The Bank of New Zealand-Business NZ performance of manufacturing index rose 1 point to a seasonally adjusted 53 in April but was down from a 59 reading in the same month a year earlier. A reading above 50 indicates activity is expanding and the long term average is 53.4.
BusinessNZ’s executive director for manufacturing Catherine Beard said that while the improvement in activity for April was welcome, the underlying trend still remains a concern.
“Seasonally adjusted values over the last six-seven months have remained static between the 52-54 mark range. Although this indicates the sector is still in expansion mode, the unadjusted series has tended to trend down since late 2017. If this trend continues, it will eventually have negative consequences for the main published result," said Beard.
The production sub-index fell 0.1 points to 50.8 while the new orders were down 0.3 points at 52.4. Finished stocks fell 0.8 points to 51.9 while employment dipped 0.4 points to 51.6. The only category to show an increase was deliveries, which rose 3.6 points to 56.3.
BNZ senior economist Doug Steel said "overall, the manufacturing sector looks to be expanding, but not at a particularly rapid pace. It certainly raises questions for those looking for a strong growth pickup later in the year, government officials included."
He noted that demand growth appears to have cooled in 2019. While new orders remain in positive territory, the 53 average for 2019 so far is a "clear step down" from last year's average of 55.5, said Steel.

◆ ◆ ◆ ◆

= Required action A =
Answer these from the manufacturing index article:
(i) What is the long-term average of the index?
(ii) Which category was the only one to increase, and to what value?
(iii) What was last year's average for new orders?
= Required action B =
Please say whether each statement agrees with the manufacturing index article, and quote the words that decide it:
(i) The April index reading was higher than in the same month a year earlier.
(ii) Employment rose in April.
(iii) Catherine Beard sees the underlying trend as a concern.
= Required action C =
List every sub-index category whose April change the manufacturing index article reports.
The data that comes after this is from a different source than the manufacturing index article.

= Supplied information =
◆ ◆ ◆ ◆

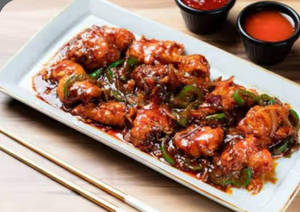 Chicken Chilli Dry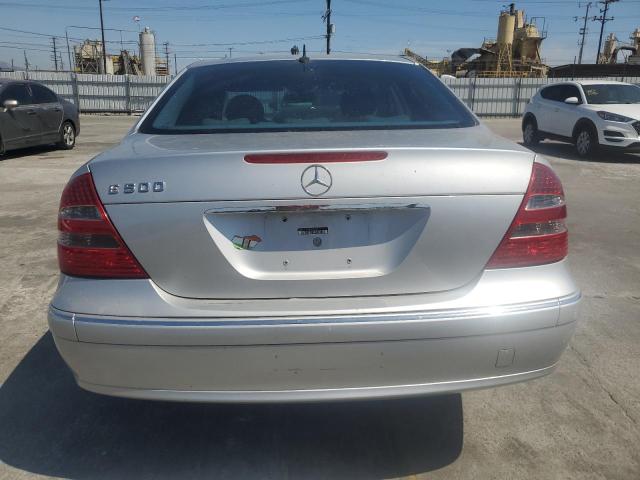 Photo 6 from auction – 2005 MERCEDES-BENZ E 500 with VIN WDBUF70J05A613463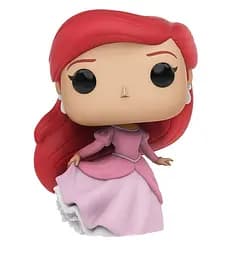 Фигурка Funko Pop Фанко Поп Disney Ariel Дисней Ариэль 10 см Cart D A220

◆ ◆ ◆ ◆

= Answer box A =
(i) 53.4
(ii) Deliveries, which rose to 56.3
(iii) 55.5

= Answer box B =
(i) No: "was down from a 59 reading in the same month a year earlier"
(ii) No: "employment dipped 0.4 points to 51.6"
(iii) Yes: "the underlying trend still remains a concern"

= Answer box C =
Production, new orders, finished stocks, employment, deliveries